The light from the darkness: earth, seen from space

“THE heavens are telling the glory of God and the firmament proclaims his handiwork” (Psalm 19.1). Indeed so, but many Western minds have been blinded to the fact. How can preachers enable their hearers to embrace the Creator, and acknowledge the fact that “the world is charged with the grandeur of God”, as Gerard Manley Hopkins put it?

First, we surely need to disabuse our hearers of the popular myth that science and religion are incompatible. There is plenty of accessible material available to help us with that, if we are not confident in the realm of science. It makes clear that, rather than opposing faith, science asks us novel and interesting questions in a common search for truth.

As a recent article in New Scientist suggested: “Is it possible that modern cosmology is asking us, not to abandon religion, but to think differently about what gives us life, what it is that’s sacred, where it is we come from — and where we’ll go?”

 

THAT said, as preachers, we must not confine ourselves to a rational exposition of why faith makes sense. To most of our contemporaries in the West, the world has become disenchanted, and — although faith must be rationally defensible — re-enchantment will not come through rational argument. Preaching, like faith, engages us through our senses and our hearts, as much as our intellect. How could it be otherwise with a God who is love?

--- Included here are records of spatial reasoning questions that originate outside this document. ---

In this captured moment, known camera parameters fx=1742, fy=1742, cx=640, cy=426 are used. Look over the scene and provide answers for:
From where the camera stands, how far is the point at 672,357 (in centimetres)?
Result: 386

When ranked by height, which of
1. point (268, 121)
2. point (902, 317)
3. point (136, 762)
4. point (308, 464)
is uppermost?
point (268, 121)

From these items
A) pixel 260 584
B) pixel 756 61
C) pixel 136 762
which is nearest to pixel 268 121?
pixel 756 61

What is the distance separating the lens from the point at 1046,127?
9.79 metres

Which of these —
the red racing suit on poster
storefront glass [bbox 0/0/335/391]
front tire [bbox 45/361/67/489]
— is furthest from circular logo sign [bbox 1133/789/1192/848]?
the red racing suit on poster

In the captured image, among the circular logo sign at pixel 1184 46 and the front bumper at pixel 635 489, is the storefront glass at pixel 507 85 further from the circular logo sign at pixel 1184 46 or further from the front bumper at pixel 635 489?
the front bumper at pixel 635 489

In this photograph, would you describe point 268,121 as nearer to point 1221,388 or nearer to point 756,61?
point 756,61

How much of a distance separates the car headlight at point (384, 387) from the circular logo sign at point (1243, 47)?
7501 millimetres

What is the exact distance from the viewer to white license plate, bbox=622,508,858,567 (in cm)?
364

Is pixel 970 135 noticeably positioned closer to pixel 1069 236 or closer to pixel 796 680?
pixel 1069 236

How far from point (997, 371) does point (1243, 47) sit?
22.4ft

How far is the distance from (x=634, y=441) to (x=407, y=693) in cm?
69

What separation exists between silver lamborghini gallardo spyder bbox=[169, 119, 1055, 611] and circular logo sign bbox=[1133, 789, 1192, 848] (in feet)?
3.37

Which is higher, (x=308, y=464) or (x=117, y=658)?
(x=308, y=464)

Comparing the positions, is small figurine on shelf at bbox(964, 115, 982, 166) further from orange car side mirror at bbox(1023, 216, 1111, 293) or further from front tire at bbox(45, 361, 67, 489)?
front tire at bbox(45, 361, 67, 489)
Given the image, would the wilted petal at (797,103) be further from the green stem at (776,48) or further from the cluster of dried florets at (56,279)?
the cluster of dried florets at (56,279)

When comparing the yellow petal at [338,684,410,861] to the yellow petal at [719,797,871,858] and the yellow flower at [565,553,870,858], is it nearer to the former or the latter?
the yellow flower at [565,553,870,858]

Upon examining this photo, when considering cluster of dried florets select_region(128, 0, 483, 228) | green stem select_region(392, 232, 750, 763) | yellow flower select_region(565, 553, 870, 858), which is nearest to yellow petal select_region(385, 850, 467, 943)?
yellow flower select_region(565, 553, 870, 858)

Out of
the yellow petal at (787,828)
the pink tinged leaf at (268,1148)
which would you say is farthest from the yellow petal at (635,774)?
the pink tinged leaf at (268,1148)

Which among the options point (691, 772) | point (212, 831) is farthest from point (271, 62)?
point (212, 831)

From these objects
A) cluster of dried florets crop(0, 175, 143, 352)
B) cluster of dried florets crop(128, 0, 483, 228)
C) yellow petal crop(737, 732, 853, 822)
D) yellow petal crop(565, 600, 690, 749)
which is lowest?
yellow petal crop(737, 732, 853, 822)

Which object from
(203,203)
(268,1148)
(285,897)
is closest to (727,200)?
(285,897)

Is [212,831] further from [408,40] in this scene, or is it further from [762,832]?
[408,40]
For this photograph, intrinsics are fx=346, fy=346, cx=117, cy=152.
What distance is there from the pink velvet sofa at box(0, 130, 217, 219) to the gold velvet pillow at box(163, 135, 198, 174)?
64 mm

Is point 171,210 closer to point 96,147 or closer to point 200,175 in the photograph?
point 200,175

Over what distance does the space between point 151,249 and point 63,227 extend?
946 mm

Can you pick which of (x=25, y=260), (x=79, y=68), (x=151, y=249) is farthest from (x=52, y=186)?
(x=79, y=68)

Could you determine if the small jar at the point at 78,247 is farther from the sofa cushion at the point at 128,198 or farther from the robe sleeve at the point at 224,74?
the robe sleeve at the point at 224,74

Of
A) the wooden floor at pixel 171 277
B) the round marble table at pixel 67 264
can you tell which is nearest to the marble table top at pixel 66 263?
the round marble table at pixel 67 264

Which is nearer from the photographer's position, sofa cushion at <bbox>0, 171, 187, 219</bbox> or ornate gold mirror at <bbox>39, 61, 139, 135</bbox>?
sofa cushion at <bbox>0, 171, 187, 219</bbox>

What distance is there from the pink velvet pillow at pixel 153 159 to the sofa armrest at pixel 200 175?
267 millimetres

One way forward is to encourage our hearers to understand that creation is an ongoing business, not a once-for-all event; and to help them to recognise their experience of the creator God in the here and now.

I believe the best way to do this is to enable them to recover a sense of awe at the wonder of creation for, as Albert Einstein wrote: “Whoever is devoid of wonder, whoever remains unmoved, whoever cannot contemplate or know the deep shudder of the soul in enchantment, might just as well be dead, for he has already closed his eyes upon life.”

Einstein was not a conventional believer, but a sense of awe is very close to worship and, if the worship during which we are preaching is worthy of the name, it will work with our words to enable the Spirit to speak to our hearers at all levels. They might then be able to reassess all their experience to find in it the touch of the creator God.

Then, pray God, they will be more likely to be able to echo the words of the visionary William Blake, who was once asked whether, when he saw the sun setting, he did not see a ball of fire in the sky about the size of a golden guinea.

“Oh, no,” he replied; “Oh, no. I see a multitude of the heavenly host crying ‘Holy, Holy, Holy, is the Lord God almighty.’”

 

Dr John Inge is the Bishop of Worcester.